Given data
◇ ◇ ◇ ◇

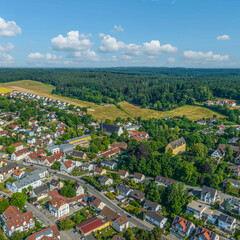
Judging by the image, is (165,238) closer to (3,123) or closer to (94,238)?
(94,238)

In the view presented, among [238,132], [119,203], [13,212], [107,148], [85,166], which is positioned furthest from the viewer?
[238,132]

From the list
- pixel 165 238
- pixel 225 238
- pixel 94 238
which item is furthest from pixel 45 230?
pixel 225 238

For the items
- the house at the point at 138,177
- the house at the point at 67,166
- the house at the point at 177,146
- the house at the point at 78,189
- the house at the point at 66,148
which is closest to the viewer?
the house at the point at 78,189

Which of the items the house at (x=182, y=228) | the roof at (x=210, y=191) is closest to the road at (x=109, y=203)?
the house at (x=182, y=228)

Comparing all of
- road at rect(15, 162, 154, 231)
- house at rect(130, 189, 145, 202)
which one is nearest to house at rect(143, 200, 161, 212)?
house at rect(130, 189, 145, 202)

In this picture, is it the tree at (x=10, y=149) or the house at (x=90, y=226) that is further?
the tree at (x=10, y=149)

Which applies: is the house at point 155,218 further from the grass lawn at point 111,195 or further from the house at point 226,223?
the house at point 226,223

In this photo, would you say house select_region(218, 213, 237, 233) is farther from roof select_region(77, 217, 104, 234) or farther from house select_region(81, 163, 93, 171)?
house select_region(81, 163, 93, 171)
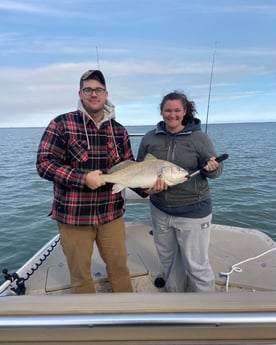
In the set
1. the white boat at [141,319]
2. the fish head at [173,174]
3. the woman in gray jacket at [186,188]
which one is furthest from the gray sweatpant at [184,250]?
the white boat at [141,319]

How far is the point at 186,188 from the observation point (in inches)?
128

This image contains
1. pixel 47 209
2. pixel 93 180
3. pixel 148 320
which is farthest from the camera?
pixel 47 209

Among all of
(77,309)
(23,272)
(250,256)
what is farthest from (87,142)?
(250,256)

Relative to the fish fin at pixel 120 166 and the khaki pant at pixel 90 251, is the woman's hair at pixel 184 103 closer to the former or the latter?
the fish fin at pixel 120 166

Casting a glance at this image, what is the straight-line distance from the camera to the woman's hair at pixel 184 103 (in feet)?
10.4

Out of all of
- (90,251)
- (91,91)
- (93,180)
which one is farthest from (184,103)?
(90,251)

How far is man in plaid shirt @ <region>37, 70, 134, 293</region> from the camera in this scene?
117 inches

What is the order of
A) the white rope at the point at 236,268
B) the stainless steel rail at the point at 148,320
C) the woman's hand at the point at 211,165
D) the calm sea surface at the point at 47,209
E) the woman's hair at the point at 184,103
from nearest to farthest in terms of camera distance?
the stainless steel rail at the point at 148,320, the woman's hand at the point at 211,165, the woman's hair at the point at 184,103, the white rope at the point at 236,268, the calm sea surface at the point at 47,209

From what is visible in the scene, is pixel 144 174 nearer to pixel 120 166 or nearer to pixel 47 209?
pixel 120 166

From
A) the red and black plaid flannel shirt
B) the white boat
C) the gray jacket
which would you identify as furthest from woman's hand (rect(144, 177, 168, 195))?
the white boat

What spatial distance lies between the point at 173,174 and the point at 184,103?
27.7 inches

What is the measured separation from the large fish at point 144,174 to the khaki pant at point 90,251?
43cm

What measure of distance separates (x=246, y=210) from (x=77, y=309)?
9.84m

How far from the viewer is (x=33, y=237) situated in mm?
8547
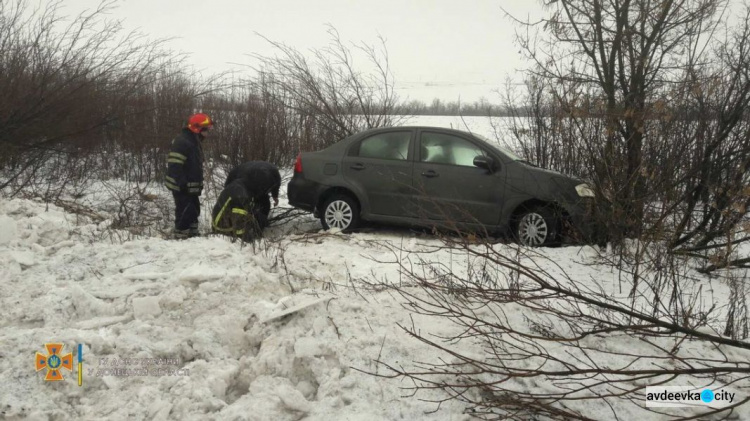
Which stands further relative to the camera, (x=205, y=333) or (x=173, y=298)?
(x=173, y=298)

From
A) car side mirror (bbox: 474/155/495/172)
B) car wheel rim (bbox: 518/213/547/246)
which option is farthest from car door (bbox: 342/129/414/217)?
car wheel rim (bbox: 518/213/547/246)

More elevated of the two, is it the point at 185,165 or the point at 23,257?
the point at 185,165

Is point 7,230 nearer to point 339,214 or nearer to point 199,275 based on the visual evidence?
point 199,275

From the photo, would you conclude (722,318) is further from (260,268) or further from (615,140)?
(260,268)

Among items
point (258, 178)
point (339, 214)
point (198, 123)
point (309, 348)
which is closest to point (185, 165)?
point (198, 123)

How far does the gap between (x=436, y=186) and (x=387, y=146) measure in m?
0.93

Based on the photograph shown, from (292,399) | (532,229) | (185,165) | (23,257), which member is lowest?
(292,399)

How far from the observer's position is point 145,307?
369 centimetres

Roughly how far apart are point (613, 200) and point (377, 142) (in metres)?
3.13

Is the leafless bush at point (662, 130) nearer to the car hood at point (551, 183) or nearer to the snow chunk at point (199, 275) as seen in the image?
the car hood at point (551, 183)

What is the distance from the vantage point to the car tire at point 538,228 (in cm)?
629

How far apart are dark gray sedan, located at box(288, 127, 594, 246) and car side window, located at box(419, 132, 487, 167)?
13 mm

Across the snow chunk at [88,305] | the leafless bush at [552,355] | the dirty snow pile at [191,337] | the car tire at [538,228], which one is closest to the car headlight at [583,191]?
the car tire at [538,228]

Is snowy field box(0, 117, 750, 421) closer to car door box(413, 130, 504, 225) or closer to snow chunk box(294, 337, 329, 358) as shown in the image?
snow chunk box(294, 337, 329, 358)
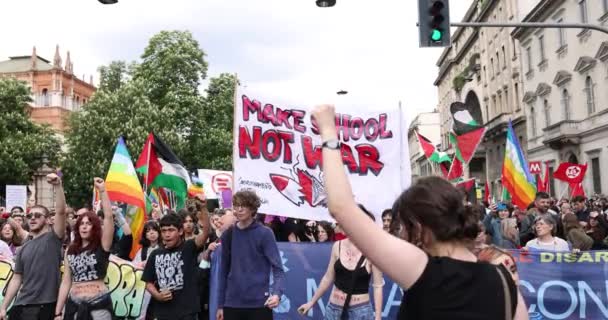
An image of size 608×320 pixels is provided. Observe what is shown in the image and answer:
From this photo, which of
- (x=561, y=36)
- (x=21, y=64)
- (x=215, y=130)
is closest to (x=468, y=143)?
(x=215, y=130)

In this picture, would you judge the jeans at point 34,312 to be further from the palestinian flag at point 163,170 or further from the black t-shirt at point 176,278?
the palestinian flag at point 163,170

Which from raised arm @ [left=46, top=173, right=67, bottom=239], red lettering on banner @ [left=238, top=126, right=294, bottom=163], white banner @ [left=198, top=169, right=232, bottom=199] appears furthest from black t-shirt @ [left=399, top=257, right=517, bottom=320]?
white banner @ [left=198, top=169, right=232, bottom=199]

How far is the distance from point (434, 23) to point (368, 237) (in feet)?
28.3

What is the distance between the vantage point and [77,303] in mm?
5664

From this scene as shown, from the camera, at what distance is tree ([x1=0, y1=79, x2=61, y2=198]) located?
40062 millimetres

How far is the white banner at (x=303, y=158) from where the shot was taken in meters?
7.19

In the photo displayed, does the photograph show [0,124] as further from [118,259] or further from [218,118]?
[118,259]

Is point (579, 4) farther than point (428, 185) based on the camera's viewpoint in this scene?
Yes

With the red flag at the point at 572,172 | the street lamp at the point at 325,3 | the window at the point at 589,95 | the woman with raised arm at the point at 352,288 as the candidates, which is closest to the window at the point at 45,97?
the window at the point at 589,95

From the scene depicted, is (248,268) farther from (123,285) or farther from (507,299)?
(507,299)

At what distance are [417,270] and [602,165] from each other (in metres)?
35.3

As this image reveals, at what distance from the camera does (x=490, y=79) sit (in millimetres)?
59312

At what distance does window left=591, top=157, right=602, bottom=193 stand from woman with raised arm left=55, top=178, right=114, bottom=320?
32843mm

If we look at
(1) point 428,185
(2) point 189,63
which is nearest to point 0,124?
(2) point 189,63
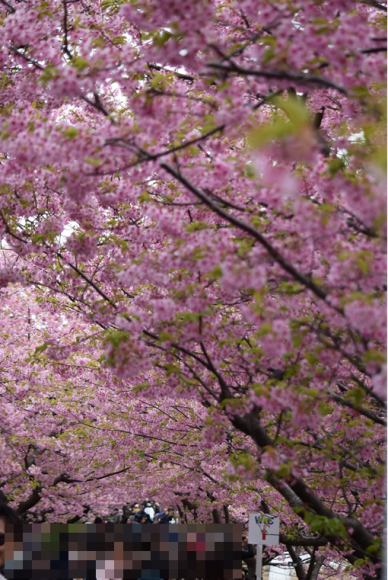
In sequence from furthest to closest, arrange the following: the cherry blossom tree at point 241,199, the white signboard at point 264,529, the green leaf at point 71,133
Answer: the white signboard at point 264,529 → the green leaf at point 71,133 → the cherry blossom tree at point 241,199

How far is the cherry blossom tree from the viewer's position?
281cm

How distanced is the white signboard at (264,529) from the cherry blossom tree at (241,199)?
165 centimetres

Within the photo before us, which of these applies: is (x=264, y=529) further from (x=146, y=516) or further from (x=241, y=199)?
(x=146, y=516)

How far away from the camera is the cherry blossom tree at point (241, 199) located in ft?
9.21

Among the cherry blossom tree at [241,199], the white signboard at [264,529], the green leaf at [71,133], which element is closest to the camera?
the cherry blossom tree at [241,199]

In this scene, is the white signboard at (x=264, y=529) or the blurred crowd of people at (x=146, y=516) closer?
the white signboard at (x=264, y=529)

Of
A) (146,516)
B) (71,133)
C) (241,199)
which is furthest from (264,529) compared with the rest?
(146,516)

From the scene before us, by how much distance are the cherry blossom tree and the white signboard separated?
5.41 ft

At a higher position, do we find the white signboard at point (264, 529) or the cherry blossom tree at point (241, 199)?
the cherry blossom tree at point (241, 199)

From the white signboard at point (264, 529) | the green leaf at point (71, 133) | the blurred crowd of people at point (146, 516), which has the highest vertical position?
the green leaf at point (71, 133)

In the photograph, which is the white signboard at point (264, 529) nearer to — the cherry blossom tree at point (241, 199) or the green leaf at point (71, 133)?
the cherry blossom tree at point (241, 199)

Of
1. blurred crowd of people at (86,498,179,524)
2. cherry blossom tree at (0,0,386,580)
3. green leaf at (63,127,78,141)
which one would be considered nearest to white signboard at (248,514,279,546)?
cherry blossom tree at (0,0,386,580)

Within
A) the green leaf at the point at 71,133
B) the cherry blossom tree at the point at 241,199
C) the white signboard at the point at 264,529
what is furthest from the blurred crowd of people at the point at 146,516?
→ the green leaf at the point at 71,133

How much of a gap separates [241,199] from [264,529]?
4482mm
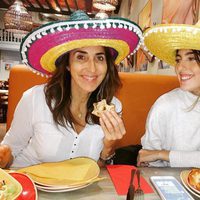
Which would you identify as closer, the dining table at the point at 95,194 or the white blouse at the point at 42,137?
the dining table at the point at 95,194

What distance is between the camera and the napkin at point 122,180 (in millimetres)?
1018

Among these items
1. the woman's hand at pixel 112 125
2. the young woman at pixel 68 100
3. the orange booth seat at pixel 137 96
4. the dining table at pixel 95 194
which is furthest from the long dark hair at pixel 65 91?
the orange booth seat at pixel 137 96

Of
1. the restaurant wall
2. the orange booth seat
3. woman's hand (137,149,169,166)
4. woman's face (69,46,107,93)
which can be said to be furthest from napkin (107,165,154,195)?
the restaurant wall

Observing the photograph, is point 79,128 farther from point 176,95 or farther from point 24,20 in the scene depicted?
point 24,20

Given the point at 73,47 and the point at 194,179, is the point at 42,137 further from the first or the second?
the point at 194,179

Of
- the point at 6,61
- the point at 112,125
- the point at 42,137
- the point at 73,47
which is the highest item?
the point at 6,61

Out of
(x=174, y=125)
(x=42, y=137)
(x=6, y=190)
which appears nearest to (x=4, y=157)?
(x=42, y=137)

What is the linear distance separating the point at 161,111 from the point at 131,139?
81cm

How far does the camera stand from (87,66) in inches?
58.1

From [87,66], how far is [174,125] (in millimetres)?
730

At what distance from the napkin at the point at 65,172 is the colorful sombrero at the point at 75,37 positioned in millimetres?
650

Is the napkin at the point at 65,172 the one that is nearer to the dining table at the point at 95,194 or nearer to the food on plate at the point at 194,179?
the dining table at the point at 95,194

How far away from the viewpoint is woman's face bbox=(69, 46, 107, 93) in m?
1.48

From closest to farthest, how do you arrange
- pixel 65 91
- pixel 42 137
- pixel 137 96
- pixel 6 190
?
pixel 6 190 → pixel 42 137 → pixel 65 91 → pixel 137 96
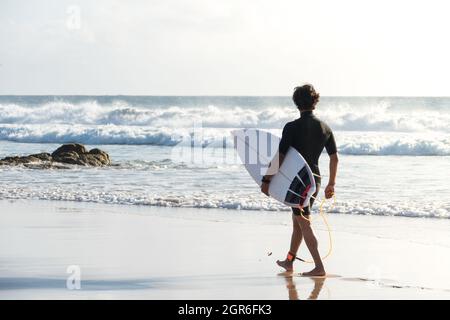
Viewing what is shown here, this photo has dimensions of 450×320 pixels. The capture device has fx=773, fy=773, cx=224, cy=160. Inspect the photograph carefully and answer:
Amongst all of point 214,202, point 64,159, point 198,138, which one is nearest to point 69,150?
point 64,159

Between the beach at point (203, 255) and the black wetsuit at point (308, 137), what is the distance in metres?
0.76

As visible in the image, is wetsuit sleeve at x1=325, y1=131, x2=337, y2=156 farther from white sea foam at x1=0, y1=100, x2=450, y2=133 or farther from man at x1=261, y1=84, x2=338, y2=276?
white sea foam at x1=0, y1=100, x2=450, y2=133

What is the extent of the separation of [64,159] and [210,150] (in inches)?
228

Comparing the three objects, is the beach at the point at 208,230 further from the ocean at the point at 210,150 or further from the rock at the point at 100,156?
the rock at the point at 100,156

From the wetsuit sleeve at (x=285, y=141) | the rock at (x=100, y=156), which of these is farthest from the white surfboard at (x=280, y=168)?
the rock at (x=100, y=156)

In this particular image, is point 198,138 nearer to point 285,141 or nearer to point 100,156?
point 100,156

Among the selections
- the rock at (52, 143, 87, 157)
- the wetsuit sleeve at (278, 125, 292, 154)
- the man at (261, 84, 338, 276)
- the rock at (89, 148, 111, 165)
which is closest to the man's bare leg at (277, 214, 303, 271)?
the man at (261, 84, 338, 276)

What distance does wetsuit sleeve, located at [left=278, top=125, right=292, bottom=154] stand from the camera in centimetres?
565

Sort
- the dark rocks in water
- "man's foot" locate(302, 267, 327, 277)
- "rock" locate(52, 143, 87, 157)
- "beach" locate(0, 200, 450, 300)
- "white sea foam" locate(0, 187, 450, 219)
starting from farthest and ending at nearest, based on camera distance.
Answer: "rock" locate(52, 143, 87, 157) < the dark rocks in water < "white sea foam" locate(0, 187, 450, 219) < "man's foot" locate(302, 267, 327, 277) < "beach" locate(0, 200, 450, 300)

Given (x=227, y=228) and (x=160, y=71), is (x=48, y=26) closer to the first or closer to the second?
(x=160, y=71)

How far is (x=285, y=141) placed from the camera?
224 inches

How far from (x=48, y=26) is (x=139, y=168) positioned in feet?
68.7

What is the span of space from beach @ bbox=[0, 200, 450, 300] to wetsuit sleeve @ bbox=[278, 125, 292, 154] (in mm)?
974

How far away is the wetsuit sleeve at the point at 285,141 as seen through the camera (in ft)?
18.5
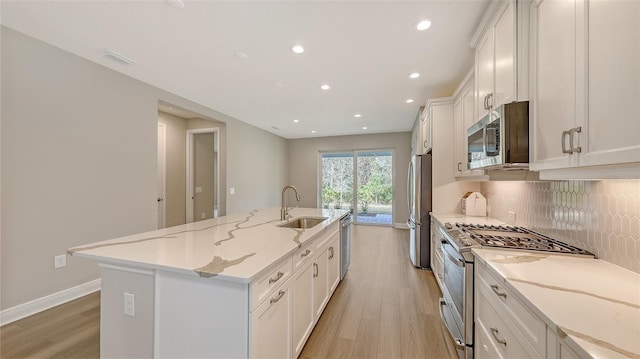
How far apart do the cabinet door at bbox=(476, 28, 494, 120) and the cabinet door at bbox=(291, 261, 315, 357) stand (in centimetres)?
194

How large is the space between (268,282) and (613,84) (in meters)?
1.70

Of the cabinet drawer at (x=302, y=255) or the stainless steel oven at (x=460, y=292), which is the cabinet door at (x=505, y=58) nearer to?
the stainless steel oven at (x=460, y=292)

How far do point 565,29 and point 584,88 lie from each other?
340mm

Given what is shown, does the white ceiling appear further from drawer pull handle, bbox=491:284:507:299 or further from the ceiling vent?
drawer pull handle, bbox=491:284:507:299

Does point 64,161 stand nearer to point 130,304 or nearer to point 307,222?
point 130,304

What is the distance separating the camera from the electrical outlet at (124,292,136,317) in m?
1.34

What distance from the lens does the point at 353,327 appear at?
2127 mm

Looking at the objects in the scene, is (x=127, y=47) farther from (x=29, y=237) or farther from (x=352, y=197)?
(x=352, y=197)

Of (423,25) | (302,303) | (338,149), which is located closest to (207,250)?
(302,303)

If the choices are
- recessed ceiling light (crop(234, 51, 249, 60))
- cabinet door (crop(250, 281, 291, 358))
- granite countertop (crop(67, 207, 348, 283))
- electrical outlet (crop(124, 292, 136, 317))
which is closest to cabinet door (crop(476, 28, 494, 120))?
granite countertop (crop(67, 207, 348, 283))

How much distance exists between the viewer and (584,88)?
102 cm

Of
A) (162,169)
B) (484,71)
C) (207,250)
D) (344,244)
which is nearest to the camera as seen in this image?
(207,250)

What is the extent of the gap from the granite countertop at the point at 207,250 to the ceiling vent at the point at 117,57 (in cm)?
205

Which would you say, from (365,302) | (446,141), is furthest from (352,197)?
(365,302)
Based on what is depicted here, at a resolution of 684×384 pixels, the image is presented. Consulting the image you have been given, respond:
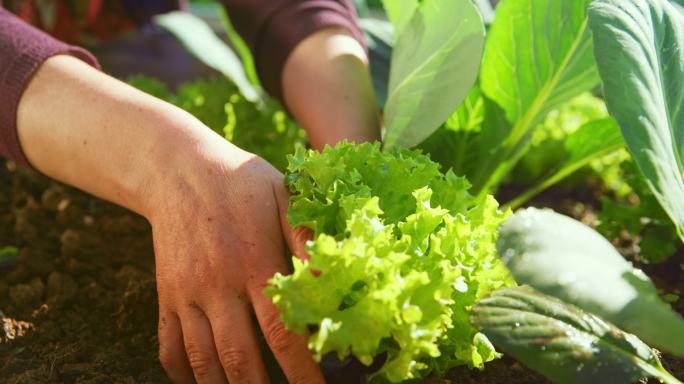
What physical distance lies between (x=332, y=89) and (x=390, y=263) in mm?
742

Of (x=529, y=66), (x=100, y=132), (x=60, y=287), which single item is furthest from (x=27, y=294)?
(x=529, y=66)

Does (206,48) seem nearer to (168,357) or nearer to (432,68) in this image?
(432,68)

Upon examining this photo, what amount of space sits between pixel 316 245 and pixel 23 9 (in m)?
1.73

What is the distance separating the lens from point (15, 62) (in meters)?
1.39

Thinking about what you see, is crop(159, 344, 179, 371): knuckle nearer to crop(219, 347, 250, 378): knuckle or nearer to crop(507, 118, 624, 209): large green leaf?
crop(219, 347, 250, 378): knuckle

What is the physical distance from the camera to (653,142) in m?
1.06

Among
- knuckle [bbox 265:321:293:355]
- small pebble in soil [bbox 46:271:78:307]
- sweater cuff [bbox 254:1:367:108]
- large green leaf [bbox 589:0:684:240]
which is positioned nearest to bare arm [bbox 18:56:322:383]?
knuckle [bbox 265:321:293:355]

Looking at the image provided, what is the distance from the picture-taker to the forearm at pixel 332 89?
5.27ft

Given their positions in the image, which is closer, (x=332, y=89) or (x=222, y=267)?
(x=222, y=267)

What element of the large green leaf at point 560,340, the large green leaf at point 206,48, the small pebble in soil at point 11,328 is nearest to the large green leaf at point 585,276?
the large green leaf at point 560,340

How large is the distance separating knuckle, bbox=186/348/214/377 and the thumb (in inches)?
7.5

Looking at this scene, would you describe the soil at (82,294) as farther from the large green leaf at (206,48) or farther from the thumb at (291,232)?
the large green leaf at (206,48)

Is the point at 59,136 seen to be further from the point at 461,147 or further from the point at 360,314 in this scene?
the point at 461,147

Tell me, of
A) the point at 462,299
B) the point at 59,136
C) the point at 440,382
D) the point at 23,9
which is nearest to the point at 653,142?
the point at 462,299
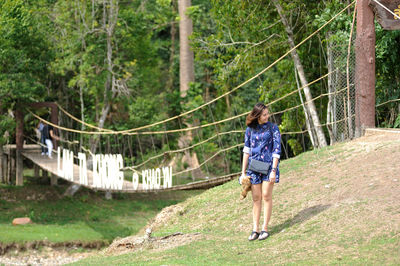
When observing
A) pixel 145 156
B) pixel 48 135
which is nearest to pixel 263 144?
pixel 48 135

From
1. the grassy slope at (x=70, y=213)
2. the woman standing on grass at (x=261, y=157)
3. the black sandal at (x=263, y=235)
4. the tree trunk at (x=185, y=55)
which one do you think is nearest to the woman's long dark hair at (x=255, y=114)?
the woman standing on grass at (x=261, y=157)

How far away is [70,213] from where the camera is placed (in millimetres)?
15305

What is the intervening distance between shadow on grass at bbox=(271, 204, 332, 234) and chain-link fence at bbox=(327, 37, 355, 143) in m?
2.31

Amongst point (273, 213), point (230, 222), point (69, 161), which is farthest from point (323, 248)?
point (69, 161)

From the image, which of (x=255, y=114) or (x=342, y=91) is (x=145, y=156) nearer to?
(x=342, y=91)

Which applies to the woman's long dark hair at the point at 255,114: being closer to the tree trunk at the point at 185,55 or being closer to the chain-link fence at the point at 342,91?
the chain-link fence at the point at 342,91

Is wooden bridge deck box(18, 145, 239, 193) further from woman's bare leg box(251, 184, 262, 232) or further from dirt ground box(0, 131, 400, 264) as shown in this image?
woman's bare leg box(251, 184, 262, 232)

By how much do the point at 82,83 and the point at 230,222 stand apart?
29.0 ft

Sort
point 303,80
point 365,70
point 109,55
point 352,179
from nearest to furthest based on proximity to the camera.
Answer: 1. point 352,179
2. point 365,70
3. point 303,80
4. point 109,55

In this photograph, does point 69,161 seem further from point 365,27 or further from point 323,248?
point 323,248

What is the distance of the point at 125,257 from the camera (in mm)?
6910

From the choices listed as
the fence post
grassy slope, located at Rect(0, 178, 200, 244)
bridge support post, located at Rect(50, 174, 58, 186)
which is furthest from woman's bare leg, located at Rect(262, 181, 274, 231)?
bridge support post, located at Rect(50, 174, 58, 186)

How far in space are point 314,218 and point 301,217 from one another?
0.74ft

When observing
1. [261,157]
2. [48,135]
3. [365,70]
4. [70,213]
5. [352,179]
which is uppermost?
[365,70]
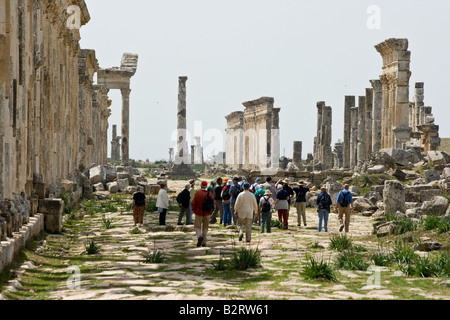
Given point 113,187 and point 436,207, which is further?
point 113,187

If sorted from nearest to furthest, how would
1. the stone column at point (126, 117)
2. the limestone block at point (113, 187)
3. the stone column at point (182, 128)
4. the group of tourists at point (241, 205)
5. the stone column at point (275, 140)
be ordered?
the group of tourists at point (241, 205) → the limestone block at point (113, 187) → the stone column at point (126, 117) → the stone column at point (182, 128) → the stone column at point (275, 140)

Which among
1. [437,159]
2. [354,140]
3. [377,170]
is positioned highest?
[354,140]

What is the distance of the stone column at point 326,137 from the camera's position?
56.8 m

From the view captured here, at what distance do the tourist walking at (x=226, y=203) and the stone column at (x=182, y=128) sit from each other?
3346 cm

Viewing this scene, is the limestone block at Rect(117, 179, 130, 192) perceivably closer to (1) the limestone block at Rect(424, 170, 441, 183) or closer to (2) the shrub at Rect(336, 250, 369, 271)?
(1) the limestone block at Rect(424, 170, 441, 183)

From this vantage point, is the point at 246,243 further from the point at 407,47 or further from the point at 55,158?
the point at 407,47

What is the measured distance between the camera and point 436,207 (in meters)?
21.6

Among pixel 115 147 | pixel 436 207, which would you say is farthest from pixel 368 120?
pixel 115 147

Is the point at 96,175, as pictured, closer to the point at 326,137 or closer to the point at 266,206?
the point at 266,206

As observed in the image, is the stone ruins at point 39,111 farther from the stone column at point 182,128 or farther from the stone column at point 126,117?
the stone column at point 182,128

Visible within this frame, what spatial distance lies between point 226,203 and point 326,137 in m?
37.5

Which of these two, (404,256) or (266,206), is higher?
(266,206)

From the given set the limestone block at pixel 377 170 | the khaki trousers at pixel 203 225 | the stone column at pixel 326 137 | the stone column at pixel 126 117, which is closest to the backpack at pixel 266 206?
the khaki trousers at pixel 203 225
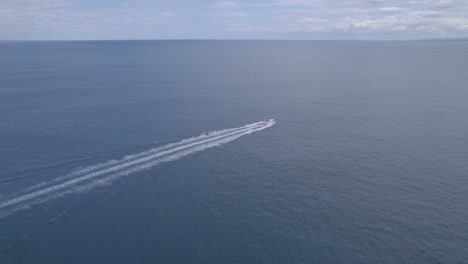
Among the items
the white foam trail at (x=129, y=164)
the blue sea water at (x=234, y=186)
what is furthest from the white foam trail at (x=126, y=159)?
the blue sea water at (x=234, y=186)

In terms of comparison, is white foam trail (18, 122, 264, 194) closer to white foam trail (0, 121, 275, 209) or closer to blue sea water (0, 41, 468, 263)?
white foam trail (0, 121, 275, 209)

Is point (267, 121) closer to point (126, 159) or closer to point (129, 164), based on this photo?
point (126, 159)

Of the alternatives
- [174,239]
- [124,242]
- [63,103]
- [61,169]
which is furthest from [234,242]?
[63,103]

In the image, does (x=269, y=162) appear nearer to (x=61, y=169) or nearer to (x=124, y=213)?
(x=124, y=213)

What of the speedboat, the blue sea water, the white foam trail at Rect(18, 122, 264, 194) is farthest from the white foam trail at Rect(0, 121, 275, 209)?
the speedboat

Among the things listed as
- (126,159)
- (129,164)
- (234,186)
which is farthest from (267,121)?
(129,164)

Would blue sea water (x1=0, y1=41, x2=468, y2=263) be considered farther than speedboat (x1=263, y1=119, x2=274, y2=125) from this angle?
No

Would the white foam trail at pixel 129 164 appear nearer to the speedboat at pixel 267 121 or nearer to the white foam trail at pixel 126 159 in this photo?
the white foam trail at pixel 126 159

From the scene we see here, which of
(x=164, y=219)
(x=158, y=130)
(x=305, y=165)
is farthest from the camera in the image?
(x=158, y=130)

◇ ◇ ◇ ◇

Task brief
Write out again, exactly, the lines from the one holding "In the image, does" through the end of the listing, with both ends included.

Result of this exercise
In the image, does (x=269, y=162) appear nearer to (x=61, y=169) or nearer to (x=124, y=213)?
(x=124, y=213)

What of the speedboat, the blue sea water, the white foam trail at Rect(18, 122, 264, 194) is farthest from the white foam trail at Rect(0, 121, 275, 209)?
the speedboat

Among the things listed as
- (126,159)
- (129,164)
- (234,186)
which is farthest from (267,121)?
(129,164)

Would blue sea water (x1=0, y1=41, x2=468, y2=263) be considered farther than speedboat (x1=263, y1=119, x2=274, y2=125) from this angle?
No

Would the white foam trail at pixel 129 164 appear nearer to the speedboat at pixel 267 121 or nearer to the white foam trail at pixel 126 159 in this photo?
the white foam trail at pixel 126 159

From the scene we see here, which of
(x=164, y=219)
(x=158, y=130)
(x=305, y=165)
is farthest from the camera in the image?
(x=158, y=130)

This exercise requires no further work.